Directions.
Report how many lines in the records below contain the word "subversively". Nothing else belongs in the answer.

Records for this exercise.

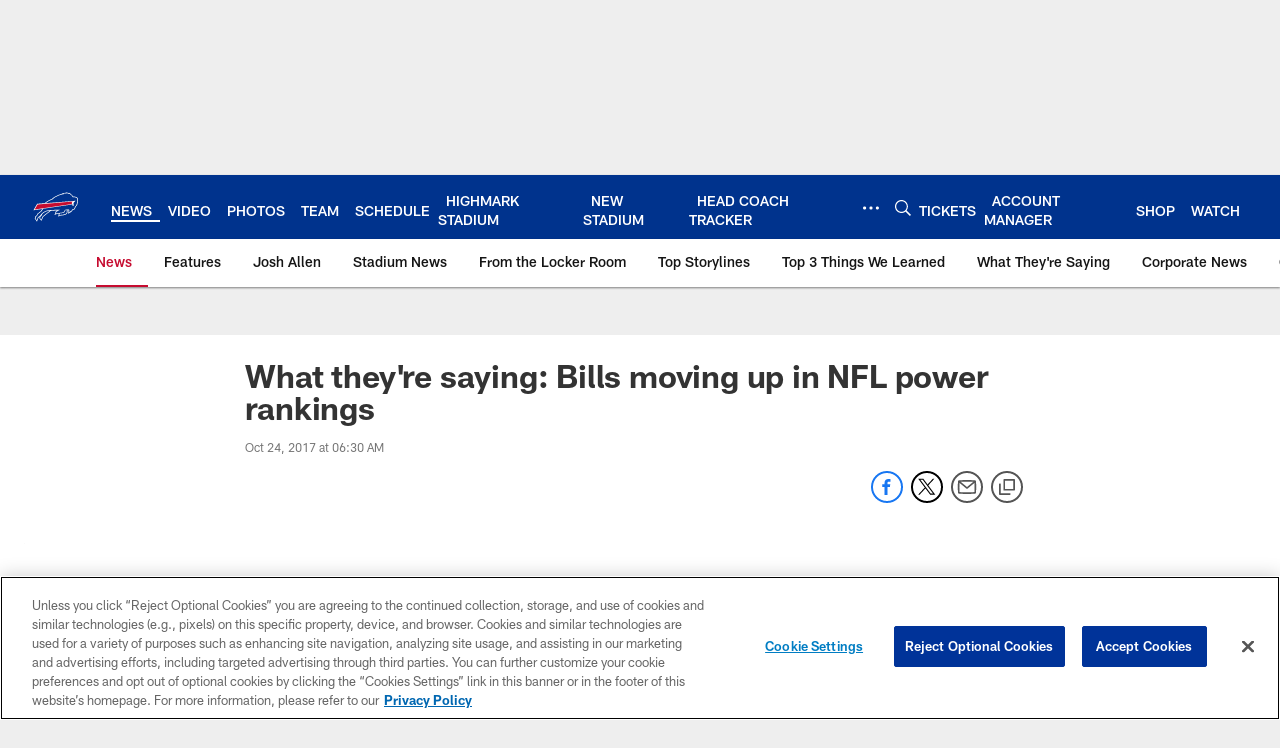

--- FILE ---
content_type: text/html; charset=utf-8
request_url: https://www.google.com/recaptcha/api2/aframe
body_size: 268
content:
<!DOCTYPE HTML><html><head><meta http-equiv="content-type" content="text/html; charset=UTF-8"></head><body><script nonce="Ww-1rWhRO-nk36oc53PFBw">/** Anti-fraud and anti-abuse applications only. See google.com/recaptcha */ try{var clients={'sodar':'https://pagead2.googlesyndication.com/pagead/sodar?'};window.addEventListener("message",function(a){try{if(a.source===window.parent){var b=JSON.parse(a.data);var c=clients[b['id']];if(c){var d=document.createElement('img');d.src=c+b['params']+'&rc='+(localStorage.getItem("rc::a")?sessionStorage.getItem("rc::b"):"");window.document.body.appendChild(d);sessionStorage.setItem("rc::e",parseInt(sessionStorage.getItem("rc::e")||0)+1);localStorage.setItem("rc::h",'1769285626101');}}}catch(b){}});window.parent.postMessage("_grecaptcha_ready", "*");}catch(b){}</script></body></html>

--- FILE ---
content_type: text/javascript; charset=utf-8
request_url: https://auth-id.buffalobills.com/accounts.webSdkBootstrap?apiKey=4_qkq8SZ6UyoIWrvgNLPb-1w&pageURL=https%3A%2F%2Fwww.buffalobills.com%2Fnews%2Fwhat-they-re-saying-bills-moving-up-in-nfl-power-rankings-19635062&sdk=js_latest&sdkBuild=18435&format=json
body_size: 428
content:
{
  "callId": "019bf1a41d9674a5b2960535aacb2af7",
  "errorCode": 0,
  "apiVersion": 2,
  "statusCode": 200,
  "statusReason": "OK",
  "time": "2026-01-24T20:13:43.203Z",
  "hasGmid": "ver4"
}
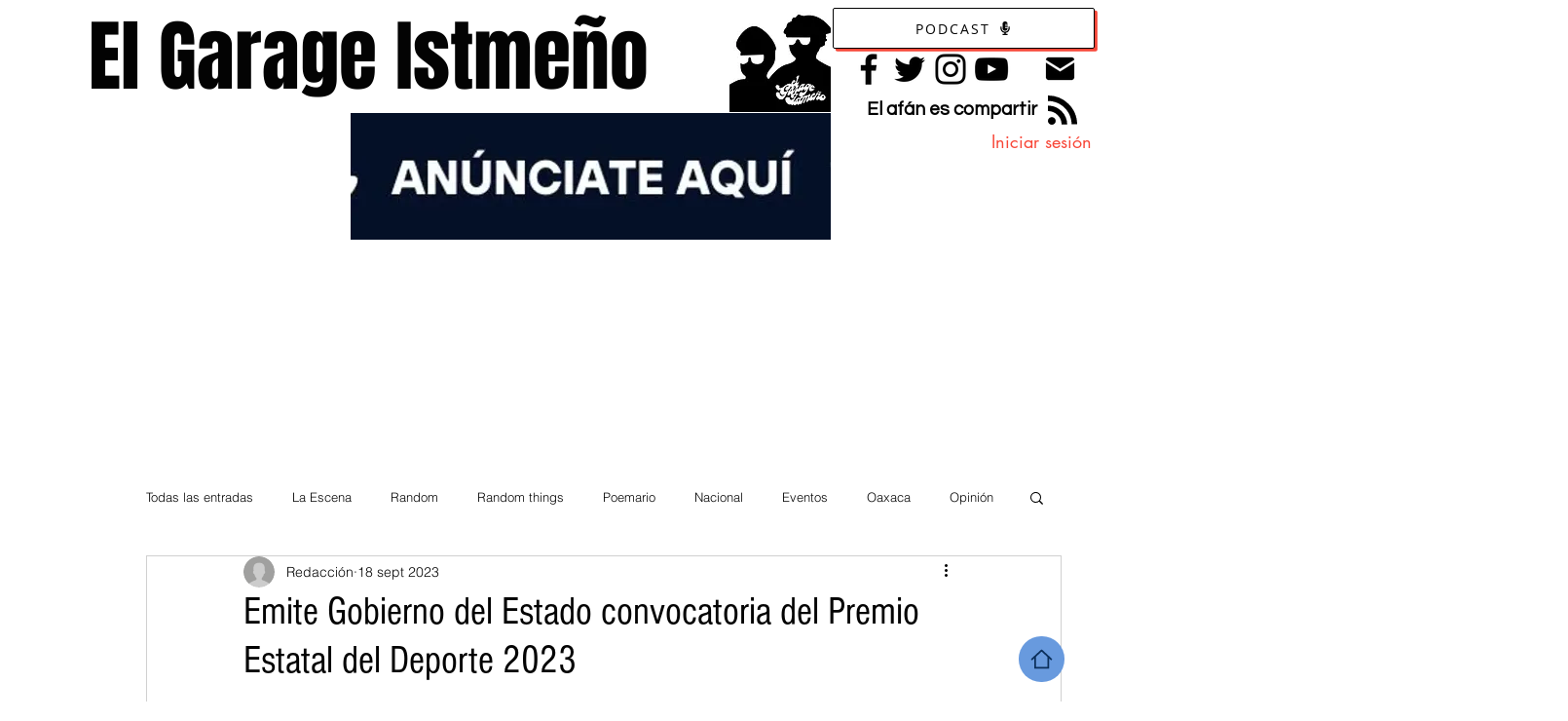

--- FILE ---
content_type: text/html; charset=utf-8
request_url: https://www.google.com/recaptcha/api2/aframe
body_size: 268
content:
<!DOCTYPE HTML><html><head><meta http-equiv="content-type" content="text/html; charset=UTF-8"></head><body><script nonce="rG8jWPGUA7fXktqLoDgi_w">/** Anti-fraud and anti-abuse applications only. See google.com/recaptcha */ try{var clients={'sodar':'https://pagead2.googlesyndication.com/pagead/sodar?'};window.addEventListener("message",function(a){try{if(a.source===window.parent){var b=JSON.parse(a.data);var c=clients[b['id']];if(c){var d=document.createElement('img');d.src=c+b['params']+'&rc='+(localStorage.getItem("rc::a")?sessionStorage.getItem("rc::b"):"");window.document.body.appendChild(d);sessionStorage.setItem("rc::e",parseInt(sessionStorage.getItem("rc::e")||0)+1);localStorage.setItem("rc::h",'1769149961416');}}}catch(b){}});window.parent.postMessage("_grecaptcha_ready", "*");}catch(b){}</script></body></html>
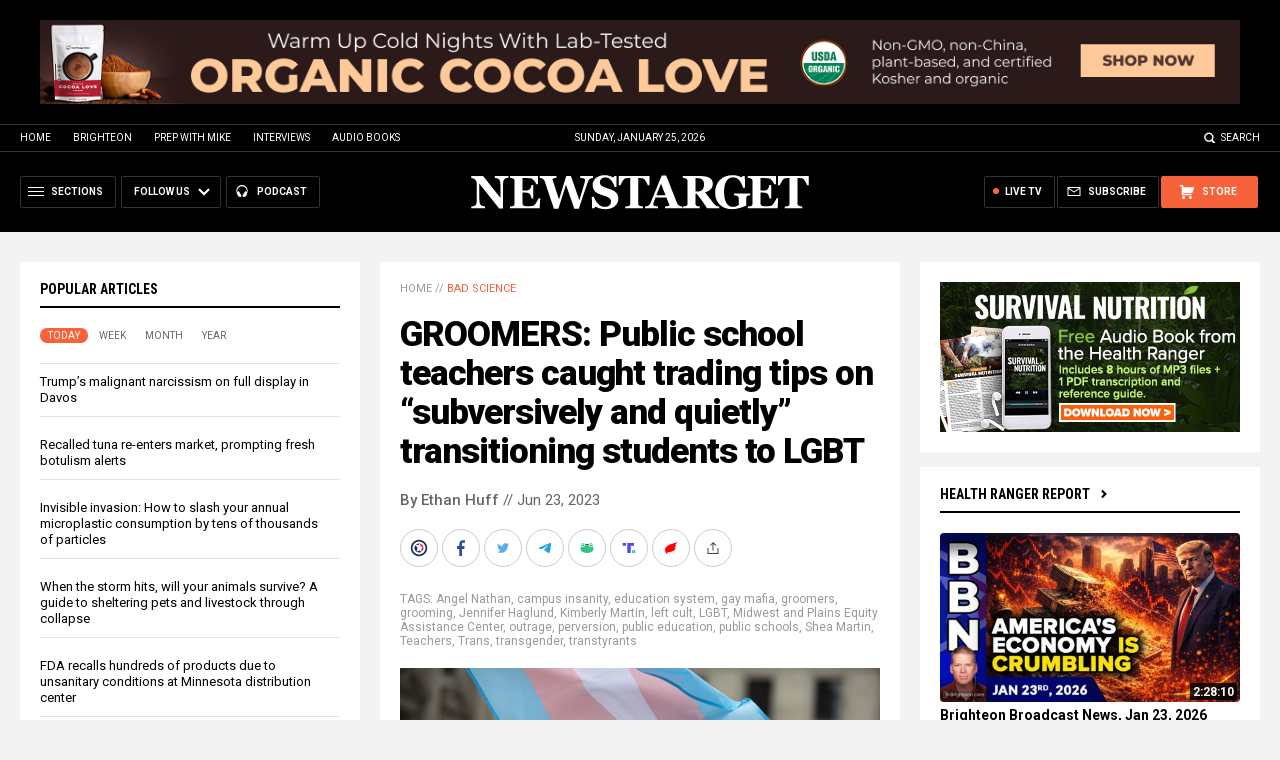

--- FILE ---
content_type: text/html
request_url: https://alternativenews.com/wpvisits/pages/NNAjaxWPSites.asp?page=https://www.newstarget.com/2023-06-23-groomers-public-school-teachers-subversively-transitioning-students.html&callback=jQuery11110829441734243342_1769362059637&_=1769362059638
body_size: -128
content:
(1)page = https://www.newstarget.com/2023-06-23-groomers-public-school-teachers-subversively-transitioning-students.html<br>(2)page = newstarget.com_@_2023-06-23-groomers-public-school-teachers-subversively-transitioning-students.html<br>(3)page = newstarget.com_@_2023-06-23-groomers-public-school-teachers-subversively-transitioning-students.html<br>(4)page = newstarget.com_@_2023-06-23-groomers-public-school-teachers-subversively-transitioning-students.html<br>(5)page = newstarget.com_@_2023-06-23-groomers-public-school-teachers-subversively-transitioning-students.html<br>save visits<br>

--- FILE ---
content_type: image/svg+xml
request_url: https://www.newstarget.com/wp-content/themes/Newstarget2022/Images/Share-Facebook.svg
body_size: 209
content:
<?xml version="1.0" encoding="utf-8"?>
<!-- Generator: Adobe Illustrator 27.3.1, SVG Export Plug-In . SVG Version: 6.00 Build 0)  -->
<svg version="1.1" id="Layer_1" xmlns="http://www.w3.org/2000/svg" xmlns:xlink="http://www.w3.org/1999/xlink" x="0px" y="0px"
	 viewBox="0 0 24 24" style="enable-background:new 0 0 24 24;" xml:space="preserve">
<style type="text/css">
	.st0{fill:#2A5297;}
</style>
<g id="_x31_22-facebook-f">
	<g>
		<path class="st0" d="M14.5,6.7H16V4.3c-0.2,0-1.2-0.1-2.1-0.1c-2.1,0-3.6,1.3-3.6,3.7v2.2H8v2.8h2.3v7h2.8v-7h2.2l0.3-2.8h-2.6v-2
			C13.1,7.3,13.3,6.7,14.5,6.7z"/>
	</g>
</g>
<g id="Layer_1_00000047778894150311960390000010839215478941728413_">
</g>
</svg>
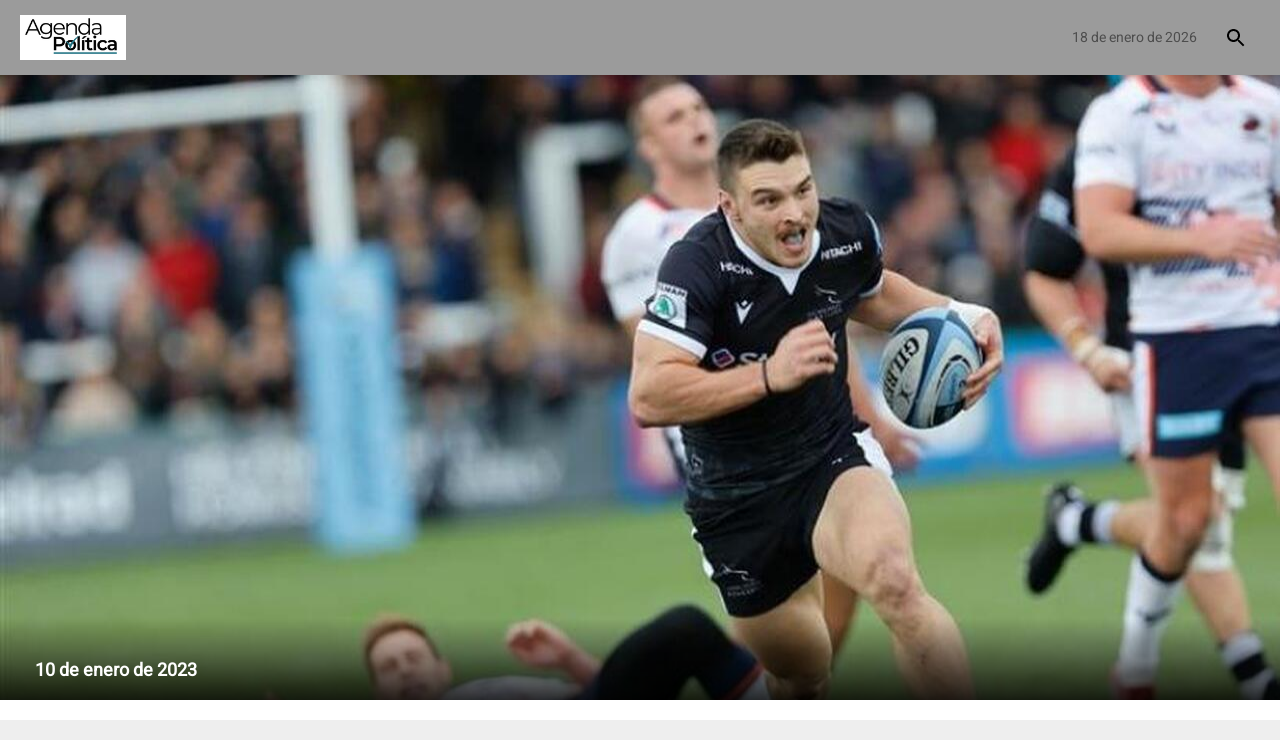

--- FILE ---
content_type: text/html; charset=UTF-8
request_url: https://www.agendapolitica.com.ar/contenido/27928-mateo-carreras-el-tucumano-que-la-rompe-en-el-rugby-ingles
body_size: 2169
content:
<!doctype html><html lang="es"><head><link rel="preconnect" href="https://cdn.feater.me"><link rel="dns-prefetch" href="https://cdn-videos.feater.me"><link rel="stylesheet preload" href="https://fonts.googleapis.com/icon?family=Material+Icons" as="style"><link rel="preload" href="/static/fonts/heebo-font.woff" as="font" crossorigin="anonymous"><link rel="preload" href="/static/fonts/merriweather-font.woff" as="font" crossorigin="anonymous">  <meta charset="utf-8"><meta name="viewport" content="width=device-width,initial-scale=1,shrink-to-fit=no"><meta name="theme-color" content="#000000"><link rel="manifest" href="/manifest.json"><link rel="shortcut icon" href="https://cdn.feater.me/files/images/719292/9d0e3cc8-agendapoliticalogo.png" id="favicon"><link rel="stylesheet" href="//cdn.jsdelivr.net/chartist.js/latest/chartist.min.css"><script src="//cdn.jsdelivr.net/chartist.js/latest/chartist.min.js"></script><link rel="stylesheet" href="https://cdnjs.cloudflare.com/ajax/libs/jvectormap/2.0.4/jquery-jvectormap.css" media="screen"/><link rel="stylesheet" href="//cdn.datatables.net/1.10.16/css/jquery.dataTables.min.css" media="screen"/><link href="https://use.fontawesome.com/releases/v5.6.3/css/all.css" rel="stylesheet"><script defer="defer" src="https://use.fontawesome.com/releases/v5.6.3/js/all.js"></script><link rel="stylesheet" href="https://fonts.googleapis.com/css?family=Roboto:300,400,500,700|Material+Icons"/><script src="//www.gstatic.com/cv/js/sender/v1/cast_sender.js?loadCastFramework=1"></script><meta property="og:type" content="website"><meta property="og:url" content="https://www.agendapolitica.com.ar/contenido/27928-mateo-carreras-el-tucumano-que-la-rompe-en-el-rugby-ingles"/><meta property="og:title" content="Mateo Carreras, el tucumano que la rompe en el rugby inglés - Portal de Politica" id="pageTitle"/><meta property="og:description" content="El joven fue quién marcó siete tries en los últimos siete partidos de 2022. Aunque este sábado no rompió con la racha y le hizo otros tres a Leicester, el campeón." id="pageDescription"/><meta property="og:image" content="https://cdn.feater.me/files/images/800228/fit/512x512/file.png" id="previewImage"/><meta property="og:image:width" content="818"/><meta property="og:image:height" content="460"/><meta name="keywords" content="343 - Entre Rios, Mdp Web, Antonella Varone, Deporte, Tucumán, San Juan, 387 - Salta, 376 - Misiones, 299 - Neuquén, 2954 - La Pampa, 2920 - Río Negro, 280 - Chubut, 0388 - Jujuy, 0379 - Corrientes, 011 - CABA, Últimas Noticias, "><meta property="description" content="El joven fue quién marcó siete tries en los últimos siete partidos de 2022. Aunque este sábado no rompió con la racha y le hizo otros tres a Leicester, el campeón."/><meta name="twitter:card" content="summary_large_image"/><meta name="viewport" content="initial-scale=1,width=device-width,height=device-height,viewport-fit=cover,minimum-scale=1,maximum-scale=1,user-scalable=no"/><title>Mateo Carreras, el tucumano que la rompe en el rugby inglés - Portal de Politica</title><script>window.domainTargetType="channel",window.domainTargetId="217",window.domainTargetName="Portal de Politica",window.domainTargetVisibility="public",window.domainTargetProvider="default",window.domainCurrent="www.agendapolitica.com.ar",window.domainLanguage="es",window.domainLanguages="es, ",window.domainDashboardTargetProvider="default",window.gaAccount="",window.customScripts="",window.maintenance="",window.currentLanguage="es"</script><script async src="https://pagead2.googlesyndication.com/pagead/js/adsbygoogle.js?client=ca-pub-9717912656208302" crossorigin="anonymous"></script>   <script async src="https://sync-data.feater.me/script.js" data-website-id="1636a193-5b97-4065-989c-826d144269ed"></script> <link href="/static/css/2.69189370.chunk.css" rel="stylesheet"><link href="/static/css/main.0bd00f51.chunk.css" rel="stylesheet"></head><body><noscript>El joven fue quién marcó siete tries en los últimos siete partidos de 2022. Aunque este sábado no rompió con la racha y le hizo otros tres a Leicester, el campeón.</noscript><div id="root"></div><script>!function(l){function e(e){for(var r,t,n=e[0],o=e[1],u=e[2],f=0,i=[];f<n.length;f++)t=n[f],p[t]&&i.push(p[t][0]),p[t]=0;for(r in o)Object.prototype.hasOwnProperty.call(o,r)&&(l[r]=o[r]);for(s&&s(e);i.length;)i.shift()();return c.push.apply(c,u||[]),a()}function a(){for(var e,r=0;r<c.length;r++){for(var t=c[r],n=!0,o=1;o<t.length;o++){var u=t[o];0!==p[u]&&(n=!1)}n&&(c.splice(r--,1),e=f(f.s=t[0]))}return e}var t={},p={1:0},c=[];function f(e){if(t[e])return t[e].exports;var r=t[e]={i:e,l:!1,exports:{}};return l[e].call(r.exports,r,r.exports,f),r.l=!0,r.exports}f.m=l,f.c=t,f.d=function(e,r,t){f.o(e,r)||Object.defineProperty(e,r,{enumerable:!0,get:t})},f.r=function(e){"undefined"!=typeof Symbol&&Symbol.toStringTag&&Object.defineProperty(e,Symbol.toStringTag,{value:"Module"}),Object.defineProperty(e,"__esModule",{value:!0})},f.t=function(r,e){if(1&e&&(r=f(r)),8&e)return r;if(4&e&&"object"==typeof r&&r&&r.__esModule)return r;var t=Object.create(null);if(f.r(t),Object.defineProperty(t,"default",{enumerable:!0,value:r}),2&e&&"string"!=typeof r)for(var n in r)f.d(t,n,function(e){return r[e]}.bind(null,n));return t},f.n=function(e){var r=e&&e.__esModule?function(){return e.default}:function(){return e};return f.d(r,"a",r),r},f.o=function(e,r){return Object.prototype.hasOwnProperty.call(e,r)},f.p="/";var r=window.webpackJsonp=window.webpackJsonp||[],n=r.push.bind(r);r.push=e,r=r.slice();for(var o=0;o<r.length;o++)e(r[o]);var s=n;a()}([])</script><script src="/static/js/2.d9bcdffe.chunk.js"></script><script src="/static/js/main.c6929eec.chunk.js"></script></body></html>

--- FILE ---
content_type: text/html; charset=utf-8
request_url: https://www.google.com/recaptcha/api2/aframe
body_size: 270
content:
<!DOCTYPE HTML><html><head><meta http-equiv="content-type" content="text/html; charset=UTF-8"></head><body><script nonce="bN9KZJD8MTG0LyKyUtg4uw">/** Anti-fraud and anti-abuse applications only. See google.com/recaptcha */ try{var clients={'sodar':'https://pagead2.googlesyndication.com/pagead/sodar?'};window.addEventListener("message",function(a){try{if(a.source===window.parent){var b=JSON.parse(a.data);var c=clients[b['id']];if(c){var d=document.createElement('img');d.src=c+b['params']+'&rc='+(localStorage.getItem("rc::a")?sessionStorage.getItem("rc::b"):"");window.document.body.appendChild(d);sessionStorage.setItem("rc::e",parseInt(sessionStorage.getItem("rc::e")||0)+1);localStorage.setItem("rc::h",'1768725289305');}}}catch(b){}});window.parent.postMessage("_grecaptcha_ready", "*");}catch(b){}</script></body></html>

Expected answer.
2